JIka kita menganalisis kasus Laila, suami yang menuduh Laila melakukan perzinahan wajib membawa 4 orang saksi. Jika hanya tiga orang yang menyaksikan perzinahan atau bahkan hanya dia sendiri yang menyaksikan, dia belum dapat menjadikan isterinya dihukum rajam. Yang menyeramkan ketika tuduhan suami tersebut tidak benar. Maka penuduh tersebutlah yang wajib didera.

Allah berfirman, "Dan orang-orang yang menuduh wanita-wanita yang baik-baik (berbuat zina) dan mereka tidak mendatangkan empat orang saksi, maka deralah mereka (yang menuduh itu) delapan puluh kali dera, dan janganlah kamu terima kesaksian mereka buat selama-lamanya. Dan mereka itulah orang-orang yang fasik," (an-Nuur: 4).

=== Data Terkumpul ===
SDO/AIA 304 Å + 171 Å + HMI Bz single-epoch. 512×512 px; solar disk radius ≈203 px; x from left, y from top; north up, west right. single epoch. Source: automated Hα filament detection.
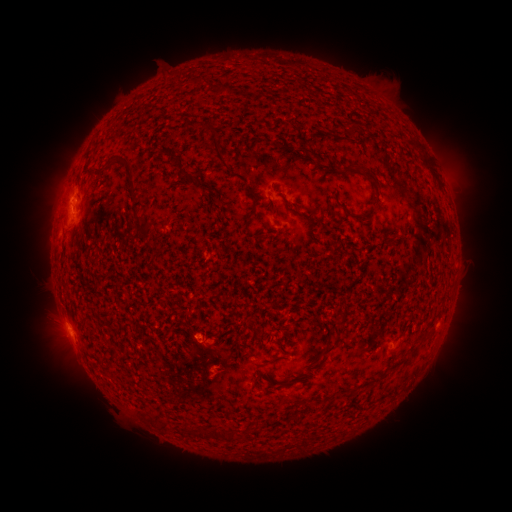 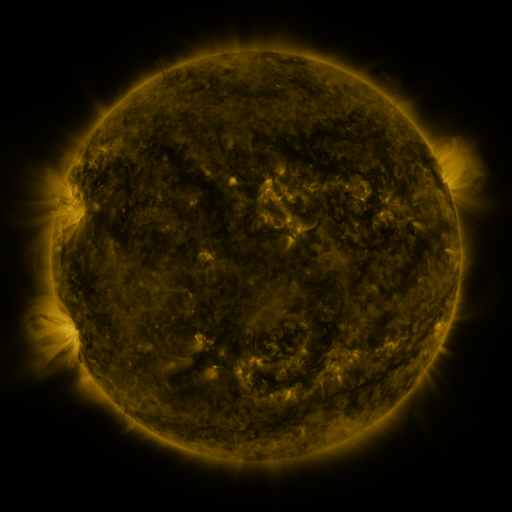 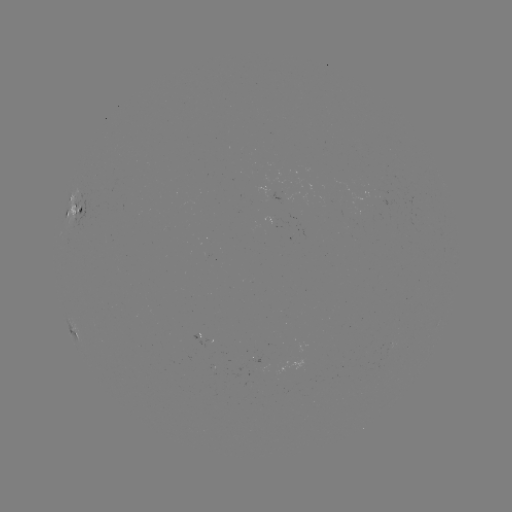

=== Soal ===
Salin dengan persis bagian teks bacaan di atas, mulai dari "JIka kita menganalisis" dan berakhir pada "yang wajib didera.".

=== Penyelesaian Soal ===
JIka kita menganalisis kasus Laila, suami yang menuduh Laila melakukan perzinahan wajib membawa 4 orang saksi. Jika hanya tiga orang yang menyaksikan perzinahan atau bahkan hanya dia sendiri yang menyaksikan, dia belum dapat menjadikan isterinya dihukum rajam. Yang menyeramkan ketika tuduhan suami tersebut tidak benar. Maka penuduh tersebutlah yang wajib didera.